BEGIN Information given

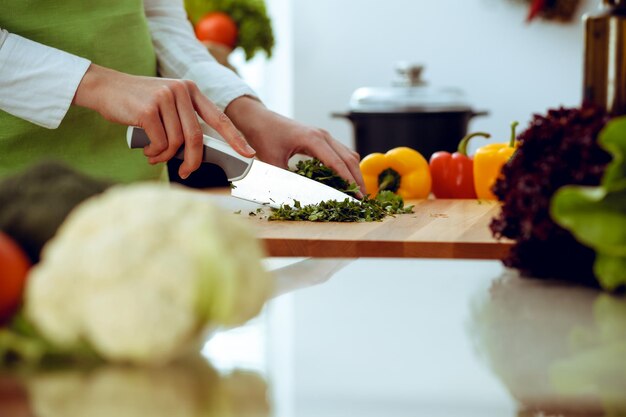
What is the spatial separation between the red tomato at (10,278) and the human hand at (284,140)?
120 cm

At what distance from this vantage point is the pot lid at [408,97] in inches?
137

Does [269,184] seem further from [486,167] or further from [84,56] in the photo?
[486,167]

END Information given

● **Task**:
Copy every row above word for word, leaving out the pictures.

● **Result for this exercise**:
What is the spatial separation between the red tomato at (10,278) and the human hand at (284,140)?
120 cm

At what distance from this vantage point is the pot lid at [408,97] in inches?
137

Does [269,184] seem further from [486,167] or further from [84,56] in the photo?
[486,167]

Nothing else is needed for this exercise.